• WHAT IS EXPECTED
Extend the DGMM study summary below, picking up right after its final bullet under "Main Results."

• DOCUMENT SECTION
──────────
Purpose of the Study:

  • To introduce and validate the Deep Genetic Molecule Modification (DGMM) algorithm, a novel computational framework for efficient molecular optimization in drug discovery.
  • To demonstrate DGMM's capability in balancing structural variation with scaffold retention and optimizing drug likeness against target activity.

Main Methods:

  • Developed the Deep Genetic Molecule Modification (DGMM) algorithm, integrating deep learning (variational autoencoder with scaffold constraints) and genetic algorithms.
  • Employed a multiobjective optimization strategy using Monte Carlo search and Markov processes for trade-off exploration.
  • Validated DGMM retrospectively on CHK1, CDK2, and HDAC8 targets, followed by a prospective campaign for ROCK2 inhibitor discovery.

Main Results:

  • DGMM demonstrated state-of-the-art performance in activity optimization, generating structurally diverse yet pharmacologically relevant compounds.
──────────
• DATA EXTRACTS

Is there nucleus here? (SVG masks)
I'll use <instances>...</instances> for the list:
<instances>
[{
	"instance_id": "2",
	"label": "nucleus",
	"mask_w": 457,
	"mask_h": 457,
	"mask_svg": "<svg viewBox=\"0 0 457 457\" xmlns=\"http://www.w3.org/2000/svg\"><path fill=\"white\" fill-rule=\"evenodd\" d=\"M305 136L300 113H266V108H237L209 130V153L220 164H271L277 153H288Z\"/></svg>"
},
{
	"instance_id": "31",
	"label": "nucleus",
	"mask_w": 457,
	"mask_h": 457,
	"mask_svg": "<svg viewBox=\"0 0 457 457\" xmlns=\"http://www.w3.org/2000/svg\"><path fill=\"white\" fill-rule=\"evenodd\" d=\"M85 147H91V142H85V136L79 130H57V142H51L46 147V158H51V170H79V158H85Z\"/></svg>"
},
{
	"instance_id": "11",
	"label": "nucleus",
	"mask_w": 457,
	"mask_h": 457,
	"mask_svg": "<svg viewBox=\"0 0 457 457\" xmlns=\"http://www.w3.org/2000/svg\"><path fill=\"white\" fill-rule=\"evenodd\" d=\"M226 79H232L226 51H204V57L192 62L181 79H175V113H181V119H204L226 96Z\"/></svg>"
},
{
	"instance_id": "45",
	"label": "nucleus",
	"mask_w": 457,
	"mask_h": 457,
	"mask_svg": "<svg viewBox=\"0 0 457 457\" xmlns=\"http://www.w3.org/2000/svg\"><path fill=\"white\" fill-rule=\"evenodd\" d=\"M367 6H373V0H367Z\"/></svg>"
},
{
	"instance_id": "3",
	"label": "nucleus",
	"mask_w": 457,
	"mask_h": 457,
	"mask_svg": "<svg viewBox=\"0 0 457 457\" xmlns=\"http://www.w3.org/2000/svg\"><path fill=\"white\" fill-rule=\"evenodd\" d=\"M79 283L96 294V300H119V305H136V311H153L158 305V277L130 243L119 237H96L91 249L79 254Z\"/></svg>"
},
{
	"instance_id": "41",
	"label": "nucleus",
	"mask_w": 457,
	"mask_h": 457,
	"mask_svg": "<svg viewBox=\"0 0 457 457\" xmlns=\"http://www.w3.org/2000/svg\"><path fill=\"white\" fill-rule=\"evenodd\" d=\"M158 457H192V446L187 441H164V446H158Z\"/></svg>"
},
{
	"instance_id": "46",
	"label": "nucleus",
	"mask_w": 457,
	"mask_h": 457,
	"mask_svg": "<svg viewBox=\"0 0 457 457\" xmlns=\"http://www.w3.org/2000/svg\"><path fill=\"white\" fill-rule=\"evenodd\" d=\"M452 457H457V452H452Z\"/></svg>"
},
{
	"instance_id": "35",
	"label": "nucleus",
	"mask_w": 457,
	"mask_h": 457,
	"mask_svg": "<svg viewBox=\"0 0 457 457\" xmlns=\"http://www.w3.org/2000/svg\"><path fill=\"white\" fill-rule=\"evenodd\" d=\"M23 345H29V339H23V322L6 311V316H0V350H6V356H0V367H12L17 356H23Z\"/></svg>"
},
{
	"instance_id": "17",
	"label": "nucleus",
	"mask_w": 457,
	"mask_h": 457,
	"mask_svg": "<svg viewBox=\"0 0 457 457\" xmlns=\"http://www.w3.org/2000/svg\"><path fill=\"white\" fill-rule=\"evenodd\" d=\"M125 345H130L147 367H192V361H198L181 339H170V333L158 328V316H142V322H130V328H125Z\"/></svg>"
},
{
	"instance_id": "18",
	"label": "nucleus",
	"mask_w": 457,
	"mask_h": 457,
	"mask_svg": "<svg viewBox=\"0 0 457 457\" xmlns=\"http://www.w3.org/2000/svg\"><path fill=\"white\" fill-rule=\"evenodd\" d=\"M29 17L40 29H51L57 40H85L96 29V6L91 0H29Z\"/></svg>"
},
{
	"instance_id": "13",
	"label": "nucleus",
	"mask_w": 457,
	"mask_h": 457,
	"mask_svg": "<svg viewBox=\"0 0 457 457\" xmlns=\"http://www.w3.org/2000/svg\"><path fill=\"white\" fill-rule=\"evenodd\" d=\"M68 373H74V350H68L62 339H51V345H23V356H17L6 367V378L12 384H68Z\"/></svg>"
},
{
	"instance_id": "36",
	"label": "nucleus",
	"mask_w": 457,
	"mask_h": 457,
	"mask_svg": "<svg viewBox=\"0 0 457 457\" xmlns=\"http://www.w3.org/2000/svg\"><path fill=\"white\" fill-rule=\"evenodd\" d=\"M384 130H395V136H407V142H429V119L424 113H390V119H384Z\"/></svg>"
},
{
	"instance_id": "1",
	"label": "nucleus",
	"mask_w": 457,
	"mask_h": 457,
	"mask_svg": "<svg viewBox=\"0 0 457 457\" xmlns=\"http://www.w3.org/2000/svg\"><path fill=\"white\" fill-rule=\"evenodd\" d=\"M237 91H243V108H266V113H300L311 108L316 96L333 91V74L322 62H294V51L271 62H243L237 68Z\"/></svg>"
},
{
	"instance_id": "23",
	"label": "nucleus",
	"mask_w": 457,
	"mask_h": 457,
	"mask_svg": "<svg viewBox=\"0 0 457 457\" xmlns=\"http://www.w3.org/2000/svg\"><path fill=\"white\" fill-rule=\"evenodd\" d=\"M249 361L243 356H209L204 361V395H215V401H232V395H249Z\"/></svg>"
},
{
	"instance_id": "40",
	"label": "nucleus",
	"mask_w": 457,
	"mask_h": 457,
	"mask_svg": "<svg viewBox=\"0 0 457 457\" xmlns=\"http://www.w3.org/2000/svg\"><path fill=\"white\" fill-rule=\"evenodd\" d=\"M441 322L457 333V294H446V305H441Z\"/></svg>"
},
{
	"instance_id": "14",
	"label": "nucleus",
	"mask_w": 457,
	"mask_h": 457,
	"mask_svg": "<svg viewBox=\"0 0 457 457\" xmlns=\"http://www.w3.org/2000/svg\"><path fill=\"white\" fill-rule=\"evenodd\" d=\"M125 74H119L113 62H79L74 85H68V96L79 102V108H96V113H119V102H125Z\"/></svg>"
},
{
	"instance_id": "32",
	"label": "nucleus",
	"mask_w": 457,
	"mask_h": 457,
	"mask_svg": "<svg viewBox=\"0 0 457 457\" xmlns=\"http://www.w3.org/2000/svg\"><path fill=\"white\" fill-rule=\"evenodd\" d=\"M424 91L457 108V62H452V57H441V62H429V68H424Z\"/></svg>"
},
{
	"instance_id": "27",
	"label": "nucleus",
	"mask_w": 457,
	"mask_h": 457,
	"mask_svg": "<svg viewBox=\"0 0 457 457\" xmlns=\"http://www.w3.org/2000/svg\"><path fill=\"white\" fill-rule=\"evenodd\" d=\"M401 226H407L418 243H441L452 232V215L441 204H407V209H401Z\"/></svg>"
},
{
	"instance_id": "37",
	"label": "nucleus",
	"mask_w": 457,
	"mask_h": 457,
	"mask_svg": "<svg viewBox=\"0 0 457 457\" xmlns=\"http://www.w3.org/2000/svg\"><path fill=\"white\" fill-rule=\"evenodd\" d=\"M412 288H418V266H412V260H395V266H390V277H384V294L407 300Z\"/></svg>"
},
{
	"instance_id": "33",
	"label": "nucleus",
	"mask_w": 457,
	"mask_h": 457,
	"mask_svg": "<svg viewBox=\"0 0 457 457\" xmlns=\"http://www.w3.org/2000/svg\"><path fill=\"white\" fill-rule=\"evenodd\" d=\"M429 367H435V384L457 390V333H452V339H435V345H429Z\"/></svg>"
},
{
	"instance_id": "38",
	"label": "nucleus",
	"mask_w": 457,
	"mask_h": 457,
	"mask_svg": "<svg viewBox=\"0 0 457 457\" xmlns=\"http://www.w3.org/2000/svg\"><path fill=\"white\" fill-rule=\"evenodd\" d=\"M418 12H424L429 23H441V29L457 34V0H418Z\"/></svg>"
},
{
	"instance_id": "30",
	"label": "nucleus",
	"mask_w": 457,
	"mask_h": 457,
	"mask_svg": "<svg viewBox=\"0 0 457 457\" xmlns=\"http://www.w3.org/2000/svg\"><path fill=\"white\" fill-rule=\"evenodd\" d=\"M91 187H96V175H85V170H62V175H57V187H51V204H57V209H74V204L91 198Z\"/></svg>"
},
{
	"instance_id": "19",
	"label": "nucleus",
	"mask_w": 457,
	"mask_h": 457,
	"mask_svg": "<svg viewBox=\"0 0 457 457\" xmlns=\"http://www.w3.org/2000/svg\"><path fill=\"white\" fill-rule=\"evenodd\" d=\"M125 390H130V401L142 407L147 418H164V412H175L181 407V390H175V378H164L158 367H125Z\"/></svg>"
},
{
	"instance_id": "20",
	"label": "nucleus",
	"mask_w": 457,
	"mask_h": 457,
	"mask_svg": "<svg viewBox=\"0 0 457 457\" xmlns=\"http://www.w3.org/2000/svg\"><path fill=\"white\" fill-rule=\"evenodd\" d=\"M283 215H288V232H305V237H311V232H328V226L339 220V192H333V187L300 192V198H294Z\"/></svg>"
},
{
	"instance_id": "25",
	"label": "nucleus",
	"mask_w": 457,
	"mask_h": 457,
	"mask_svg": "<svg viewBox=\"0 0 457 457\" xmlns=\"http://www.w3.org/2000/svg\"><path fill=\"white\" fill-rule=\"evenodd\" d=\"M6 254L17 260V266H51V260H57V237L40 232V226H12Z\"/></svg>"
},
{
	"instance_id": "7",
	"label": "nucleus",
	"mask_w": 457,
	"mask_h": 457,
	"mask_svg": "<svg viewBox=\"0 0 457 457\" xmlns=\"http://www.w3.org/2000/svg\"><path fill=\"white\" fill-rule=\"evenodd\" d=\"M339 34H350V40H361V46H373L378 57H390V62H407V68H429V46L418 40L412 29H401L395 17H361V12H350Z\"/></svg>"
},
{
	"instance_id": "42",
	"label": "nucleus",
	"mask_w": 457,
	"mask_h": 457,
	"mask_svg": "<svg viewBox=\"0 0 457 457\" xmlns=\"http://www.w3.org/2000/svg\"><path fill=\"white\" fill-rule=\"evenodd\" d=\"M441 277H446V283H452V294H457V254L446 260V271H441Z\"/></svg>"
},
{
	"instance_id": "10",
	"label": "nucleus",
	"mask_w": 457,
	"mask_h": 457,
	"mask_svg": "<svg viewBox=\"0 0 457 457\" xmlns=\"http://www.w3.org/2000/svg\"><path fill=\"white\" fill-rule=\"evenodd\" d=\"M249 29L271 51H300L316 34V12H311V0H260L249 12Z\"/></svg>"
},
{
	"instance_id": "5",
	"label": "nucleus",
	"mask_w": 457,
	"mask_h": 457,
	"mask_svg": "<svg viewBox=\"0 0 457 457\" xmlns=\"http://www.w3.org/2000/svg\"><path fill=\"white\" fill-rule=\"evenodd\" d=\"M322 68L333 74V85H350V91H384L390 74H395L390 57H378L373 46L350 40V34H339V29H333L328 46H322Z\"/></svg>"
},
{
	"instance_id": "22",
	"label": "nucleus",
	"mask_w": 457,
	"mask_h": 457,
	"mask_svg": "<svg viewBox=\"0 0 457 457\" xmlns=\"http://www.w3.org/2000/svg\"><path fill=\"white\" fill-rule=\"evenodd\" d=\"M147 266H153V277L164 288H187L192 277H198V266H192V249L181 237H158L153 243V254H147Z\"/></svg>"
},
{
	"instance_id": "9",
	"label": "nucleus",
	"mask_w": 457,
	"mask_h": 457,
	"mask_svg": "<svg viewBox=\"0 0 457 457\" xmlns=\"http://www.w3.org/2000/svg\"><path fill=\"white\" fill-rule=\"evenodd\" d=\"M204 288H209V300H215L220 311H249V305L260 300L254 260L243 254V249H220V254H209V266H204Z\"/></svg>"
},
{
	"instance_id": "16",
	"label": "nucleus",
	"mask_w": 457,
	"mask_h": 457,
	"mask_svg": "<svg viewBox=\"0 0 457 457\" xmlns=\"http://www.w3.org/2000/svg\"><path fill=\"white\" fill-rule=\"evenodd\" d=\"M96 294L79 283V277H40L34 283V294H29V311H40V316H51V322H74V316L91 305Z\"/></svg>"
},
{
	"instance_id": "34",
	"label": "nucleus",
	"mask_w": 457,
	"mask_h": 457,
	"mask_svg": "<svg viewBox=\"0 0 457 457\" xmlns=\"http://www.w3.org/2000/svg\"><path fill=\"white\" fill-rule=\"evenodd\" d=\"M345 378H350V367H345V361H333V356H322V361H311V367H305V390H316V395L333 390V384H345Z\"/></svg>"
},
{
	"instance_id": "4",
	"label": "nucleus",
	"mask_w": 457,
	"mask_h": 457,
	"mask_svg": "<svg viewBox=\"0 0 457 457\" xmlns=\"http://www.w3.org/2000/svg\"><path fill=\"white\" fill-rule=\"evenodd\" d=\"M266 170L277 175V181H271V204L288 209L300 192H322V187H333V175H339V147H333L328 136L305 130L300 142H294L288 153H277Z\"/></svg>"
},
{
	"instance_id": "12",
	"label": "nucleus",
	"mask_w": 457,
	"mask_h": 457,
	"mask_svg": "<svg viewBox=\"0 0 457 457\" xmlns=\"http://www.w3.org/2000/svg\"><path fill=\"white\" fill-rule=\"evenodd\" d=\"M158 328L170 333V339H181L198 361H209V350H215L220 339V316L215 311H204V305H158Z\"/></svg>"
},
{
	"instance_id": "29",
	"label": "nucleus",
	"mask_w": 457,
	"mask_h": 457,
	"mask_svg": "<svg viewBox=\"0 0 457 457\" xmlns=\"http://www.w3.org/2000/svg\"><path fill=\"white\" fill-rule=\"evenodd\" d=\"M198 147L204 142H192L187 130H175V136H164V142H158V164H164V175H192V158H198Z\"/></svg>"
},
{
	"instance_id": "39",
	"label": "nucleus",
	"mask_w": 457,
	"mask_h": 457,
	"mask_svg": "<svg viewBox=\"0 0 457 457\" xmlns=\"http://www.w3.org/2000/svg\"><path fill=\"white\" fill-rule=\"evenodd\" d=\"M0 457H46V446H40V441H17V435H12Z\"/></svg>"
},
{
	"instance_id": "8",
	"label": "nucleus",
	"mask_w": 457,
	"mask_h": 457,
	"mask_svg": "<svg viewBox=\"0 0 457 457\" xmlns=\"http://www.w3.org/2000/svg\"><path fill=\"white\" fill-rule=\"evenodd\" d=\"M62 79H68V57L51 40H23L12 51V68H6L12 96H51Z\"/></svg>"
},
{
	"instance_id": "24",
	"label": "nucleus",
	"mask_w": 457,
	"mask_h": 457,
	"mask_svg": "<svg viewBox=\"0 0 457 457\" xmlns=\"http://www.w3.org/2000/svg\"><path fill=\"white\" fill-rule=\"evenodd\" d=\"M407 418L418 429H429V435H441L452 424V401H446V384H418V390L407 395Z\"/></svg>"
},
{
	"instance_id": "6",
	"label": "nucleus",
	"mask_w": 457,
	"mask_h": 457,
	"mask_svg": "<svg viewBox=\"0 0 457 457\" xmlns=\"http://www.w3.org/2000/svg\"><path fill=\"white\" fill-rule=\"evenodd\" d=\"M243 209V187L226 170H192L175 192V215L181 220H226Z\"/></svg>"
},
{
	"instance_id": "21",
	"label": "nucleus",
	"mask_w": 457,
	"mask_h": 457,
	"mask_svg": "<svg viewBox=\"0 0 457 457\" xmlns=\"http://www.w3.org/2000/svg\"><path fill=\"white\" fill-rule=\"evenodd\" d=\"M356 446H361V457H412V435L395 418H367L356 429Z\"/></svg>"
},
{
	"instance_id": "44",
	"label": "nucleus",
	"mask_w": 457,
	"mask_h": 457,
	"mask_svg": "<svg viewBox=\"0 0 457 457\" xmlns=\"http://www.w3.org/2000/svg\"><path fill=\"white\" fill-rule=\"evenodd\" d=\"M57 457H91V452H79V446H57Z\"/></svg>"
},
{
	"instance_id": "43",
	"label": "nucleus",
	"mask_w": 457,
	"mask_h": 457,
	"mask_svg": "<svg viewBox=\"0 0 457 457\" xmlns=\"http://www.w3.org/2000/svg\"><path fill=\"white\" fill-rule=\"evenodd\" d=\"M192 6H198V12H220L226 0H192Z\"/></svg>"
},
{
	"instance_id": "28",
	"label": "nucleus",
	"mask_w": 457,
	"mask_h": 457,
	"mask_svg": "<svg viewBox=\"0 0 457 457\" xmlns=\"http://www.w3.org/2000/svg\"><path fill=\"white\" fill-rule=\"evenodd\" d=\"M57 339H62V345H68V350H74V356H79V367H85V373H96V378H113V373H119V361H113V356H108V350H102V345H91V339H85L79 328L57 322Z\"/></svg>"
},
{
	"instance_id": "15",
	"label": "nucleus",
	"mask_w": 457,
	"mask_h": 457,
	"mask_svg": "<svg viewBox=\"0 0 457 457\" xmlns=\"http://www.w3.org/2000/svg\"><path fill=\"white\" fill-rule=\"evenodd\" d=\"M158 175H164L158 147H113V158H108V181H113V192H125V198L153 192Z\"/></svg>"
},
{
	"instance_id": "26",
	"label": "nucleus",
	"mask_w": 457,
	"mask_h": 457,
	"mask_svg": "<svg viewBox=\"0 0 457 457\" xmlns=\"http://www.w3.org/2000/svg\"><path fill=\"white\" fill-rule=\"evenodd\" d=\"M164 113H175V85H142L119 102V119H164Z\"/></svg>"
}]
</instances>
──────────
• YOUR RESPONSE
  • Retrospective validation successfully reproduced known optimization pathways for selected targets.
  • Prospective campaign led to the discovery of novel ROCK2 inhibitors with a 100-fold increase in biological activity.

Conclusions:

  • The DGMM algorithm is an effective computational tool for structural optimization of drug molecules.
  • DGMM successfully balances structural diversity, scaffold retention, and optimization of biological activity and drug-like properties.
  • The prospective discovery of potent ROCK2 inhibitors validates DGMM's utility in real-world drug discovery campaigns.